First Nations peoples had been frequent participants of the Calgary Industrial Exhibition since it was first held in 1886, participating in parades, sporting events and entertaining spectators with native dances. By 1912 however, pressure from agents of the Department of Indian Affairs to suppress their historic traditions and to keep them on their farms nearly ended native participation at the Exhibition. Weadick hoped to include natives as a feature of his Stampede, but Indian Affairs refused, and asked the Duke of Connaught, Canada's Governor General to support their position. The Duke refused, and after Weadick gained the support of political contacts in Ottawa, including future Prime Minister R. B. Bennett, the path was cleared for native participation.
Animal advocacy groups have voiced concern over the Stampede and rodeos in general. The Stampede has countered that they protect the safety of animals, years go by without losses, and they cannot avoid all accidents. After every accident resulting in the death of a human or loss of an animal, the Stampede conducts a review which results in safety modifications.
In 1986, 12 horses died during the Stampede (most were euthanized because of injuries), making that year the worst for loss of stock. As a result, the Calgary Stampede implemented major safety changes to make collisions less likely. Between 1995 and 2005 there have been 21 horse deaths at the Calgary Stampede.

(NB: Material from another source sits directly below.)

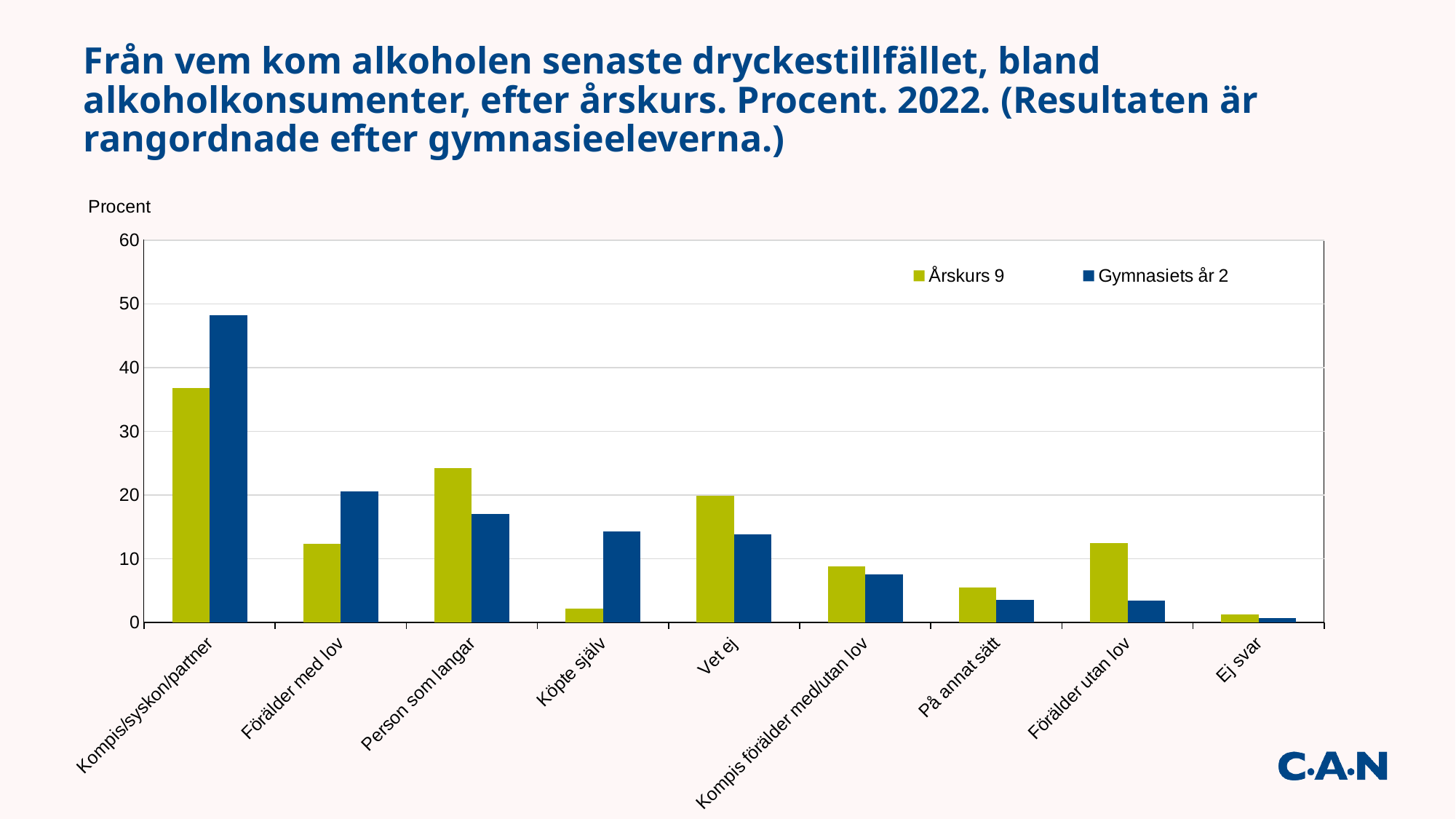
Which category has the lowest value for Årskurs 9? Ej svar How many categories are shown on the x axis? 9 For Person som langar, which series has the larger value, Årskurs 9 or Gymnasiets år 2? Årskurs 9 What label is shown on the y axis of the chart? Procent What kind of chart is shown on the slide? bar chart Is the Årskurs 9 value for Person som langar greater or less than 20? greater Which category has the highest value for Årskurs 9? Kompis/syskon/partner Which category has the highest value for Gymnasiets år 2? Kompis/syskon/partner Is the Gymnasiets år 2 value for Förälder utan lov greater or less than 10? less How many series does the legend list? 2 For Köpte själv, which series has the larger value, Årskurs 9 or Gymnasiets år 2? Gymnasiets år 2 Is the Gymnasiets år 2 value for Kompis/syskon/partner greater or less than 40? greater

In 2009 the Calgary Herald and the Calgary Sun both refused to run an ad by the Vancouver Humane Society depicting alleged cruelty in the calf roping rodeo event. That same year, four animals were killed at the Stampede when three chuckwagon horses died and one steer had to be euthanized after incurring a spinal cord injury during the steer wrestling event.
In 2010, six horses died during competition at the Stampede, the majority due to stress-related injuries. The British League Against Cruel Sports encouraged British travel agencies to boycott the Stampede, and more than 50 members of the United Kingdom's Parliament signed a motion asking the Canadian government to improve the treatment of animals in the rodeo.